→ **Given data**:
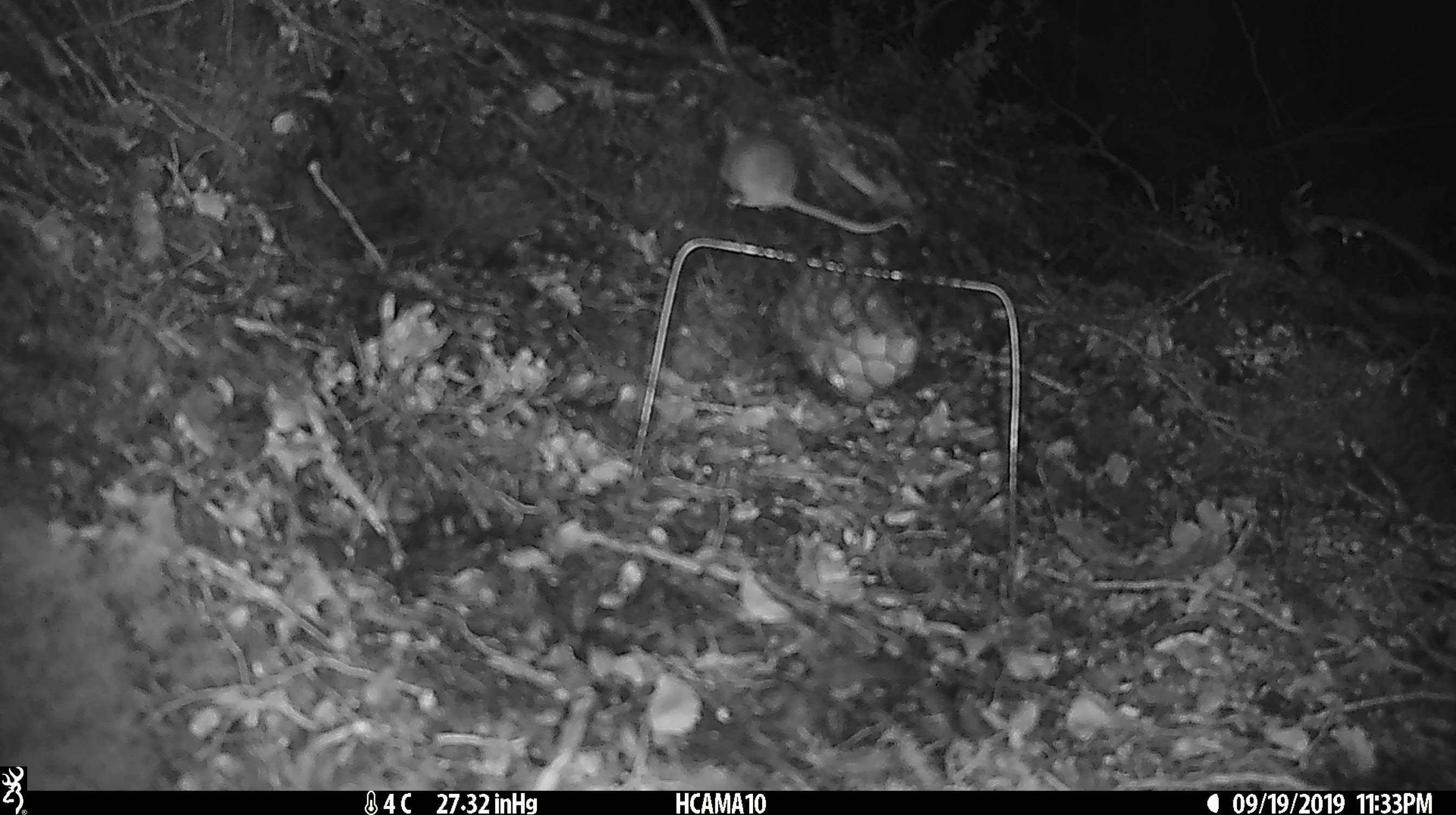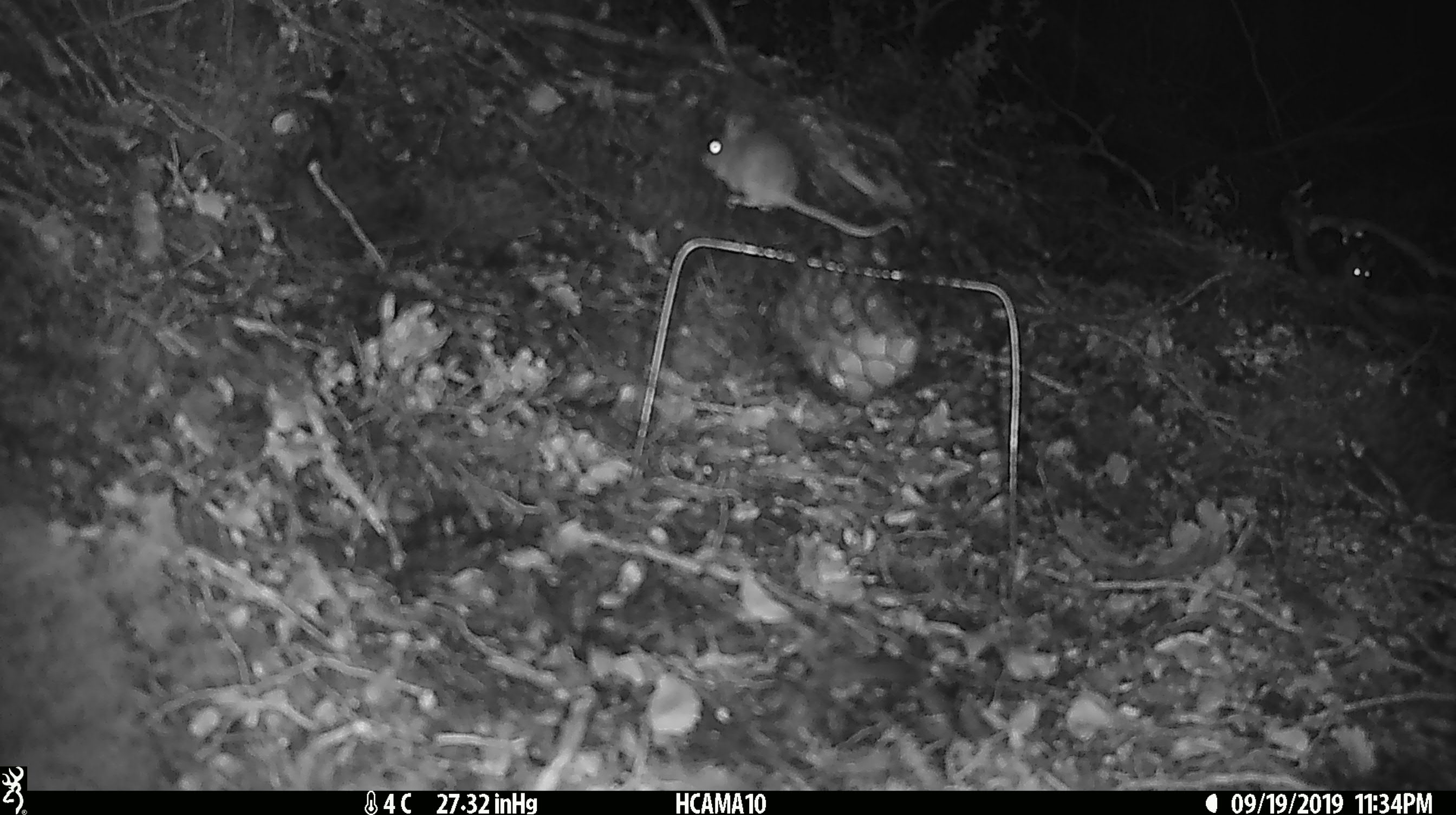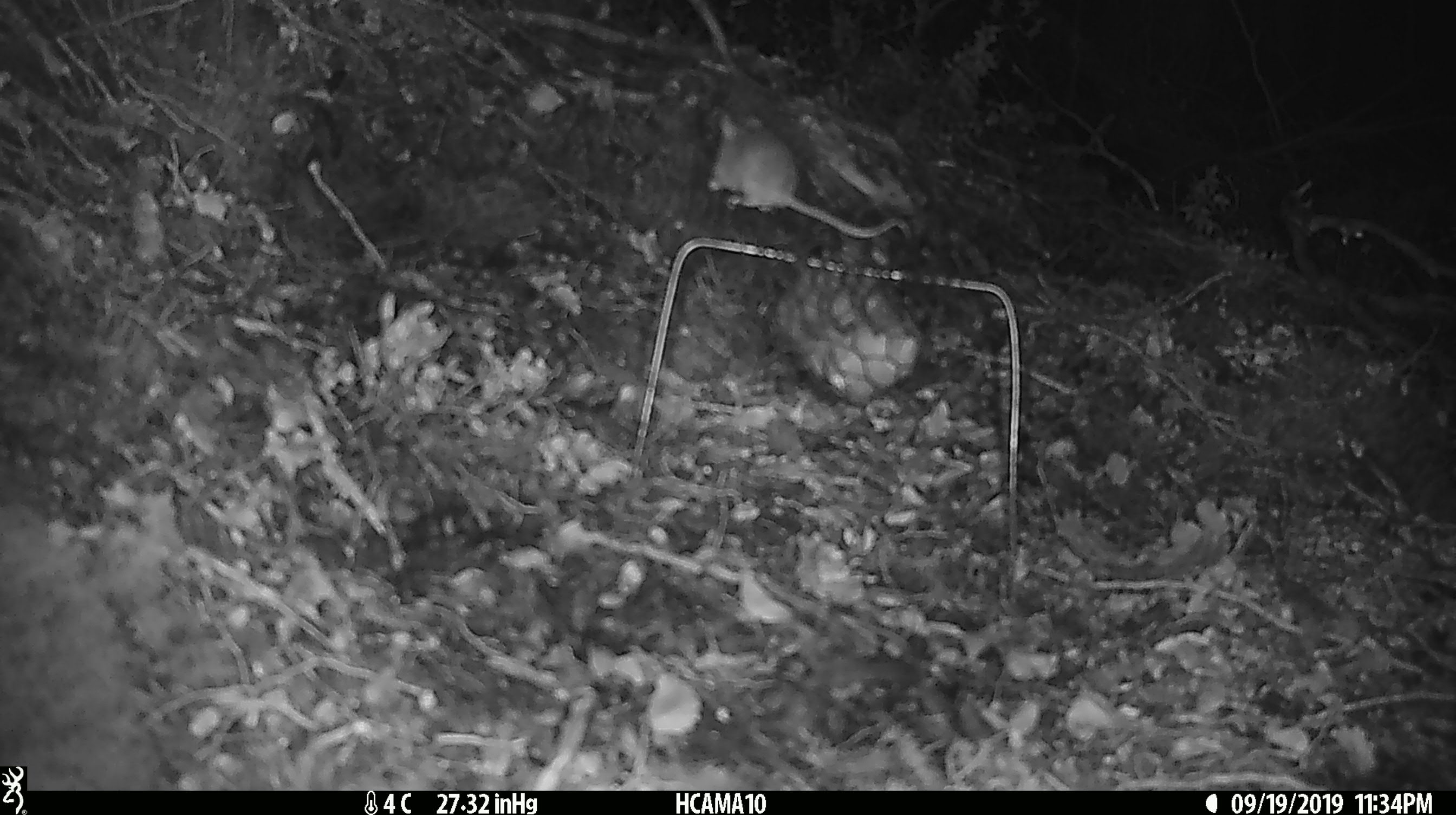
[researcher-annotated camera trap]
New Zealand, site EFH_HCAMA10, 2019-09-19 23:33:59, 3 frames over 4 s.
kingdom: Animalia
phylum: Chordata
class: Mammalia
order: Rodentia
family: Muridae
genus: Mus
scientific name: Mus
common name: mouse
Mouse (Mus).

→ **What you are asked to do**: In transcribing the material above, reproduce each line exactly and include none of the pictures.

→ **Solution to this problem**:
[researcher-annotated camera trap]
New Zealand, site EFH_HCAMA10, 2019-09-19 23:33:59, 3 frames over 4 s.
kingdom: Animalia
phylum: Chordata
class: Mammalia
order: Rodentia
family: Muridae
genus: Mus
scientific name: Mus
common name: mouse
Mouse (Mus).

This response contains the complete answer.